/CCCp

Custom Crowds in C++ parallelised. A multithreaded version of CCC.

Primary LanguageC++

CCCp

A multithreaded version of CCC. Implemented by partitioning the particles between the threads, and having each thread work on their own partition of particles in parallel.

The code uses the main thread (that which executes the main() function) to manage a user adjustable number of compute threads which perform the actual workloads. Currently, the main thread still performs neighbourList calculations and IO related operations while the compute threads will calculate forces, torques and update particle data in that order for each step.

Installation Guide

The program has the same dependencies as standard CCC, with makefile generation done via CMake. You set the number of threads used by CCCp when using CMake - You must call CMake using a command similar to the following:

cmake -DCOMPUTE_THREAD_COUNT=x ..

Where x should represent how many compute threads you wish to use. CMake will throw a nonsensical error otherwise. Note that x represents the number of compute threads, with the total number of threads being x+1. Please see the performance guide section for more information on how many threads to use.

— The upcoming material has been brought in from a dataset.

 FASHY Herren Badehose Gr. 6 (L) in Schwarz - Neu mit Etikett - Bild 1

Beyond that installation is identical to CCC.

Performance Guide

Multiple runs of CCCp for relatively normal particle numbers (N<1000) imply the following:

  • Running CCCp using only one compute thread (2 total threads) is a waste of performance - While it does sometimes match the performance of CCC it may sometimes be a bit slower.
  • While performances isn't inversely proportional to the number of threads used, it does improve performance significantly. For example on my test machine:
    • 2 compute threads is around 30% faster than CCC
    • 4 compute threads is around 40% faster than CCC
    • 8 compute threads is around 50% faster than CCC
  • The performance improvement over CCC seems to stop at a hard limit depending on your CPU. For me this was around 8-10 compute threads.
  • The performance improvement over CCC scales very well with the packing fraction of the running simulation.
  • If your CPU has T total threads then ensure that you use no more than T-1 compute threads or the program won't present any useful output.
  • If you will be using your computer while running a simulation with CCCp, ensure that you leave enough threads free to do other tasks. As a rough idea, aim to have no more than 90% CPU utilisation while running CCCp and your normal background tasks. I found that using 15 compute threads resulted not only in slower simulations but also a near unusable computer.

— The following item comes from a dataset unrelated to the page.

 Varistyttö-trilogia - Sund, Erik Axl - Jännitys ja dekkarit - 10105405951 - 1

The exact statistics behind the above are available on request. These statistics were computed by using a modified PhysParam file based off that supplied in the TESTCASE, with only 100000 total time steps, and the number of particles N modified. Furthermore, the domain was modified to roughly match the packing fractions while remaining square. Tests were run for N=250, 500, 750, 1000 for each packing fraction 0.3, 0.5, 0.8 three times in total, and the execution time between the three runs were averaged. Each run was performed on normal CCC, and then CCCp for 1, 2, 4, 8, 10, and 12 compute threads. These tests were run on a machine using a stock Ryzen 3700X 8-core CPU with 16 threads in total. Other tasks were being done on the machine during testing.

Some further testing on lower thread count CPUs or higher particle counts should be done to fully understand the performance of CCCp over CCC.

Main Changes in relation to CCC

The main additions to CCCp are the threadManager and thread classes. These act as a controller for each thread of the program, and a container for each thread respectively. In CCCp, each thread container class will have it's own force, torque, and boundary managers, along with a random number generator (each will have a different seed) and a copy of the PhysParams. Furthermore, computation of forces and torques and updating person values is done by each thread (see the relevent functions in the thread class). The actual implementation of multithreading has each thread have it's own "main" loop which will perform different actions based on a finite state machine.